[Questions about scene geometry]
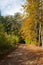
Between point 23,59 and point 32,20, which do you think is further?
point 32,20

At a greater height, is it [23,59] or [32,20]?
[32,20]

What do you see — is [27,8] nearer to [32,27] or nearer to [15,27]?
[32,27]

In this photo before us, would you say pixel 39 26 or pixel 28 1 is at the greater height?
pixel 28 1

• _Given request_
Output the entries word for word, beginning with the line that contains "What do you" and continuing through the final line of the entries.

• _Solution below_
What do you see — is [27,8] nearer to [32,27] or nearer to [15,27]?
[32,27]

In this photo before us, would you say pixel 39 26 or pixel 28 1 is at the greater height?
pixel 28 1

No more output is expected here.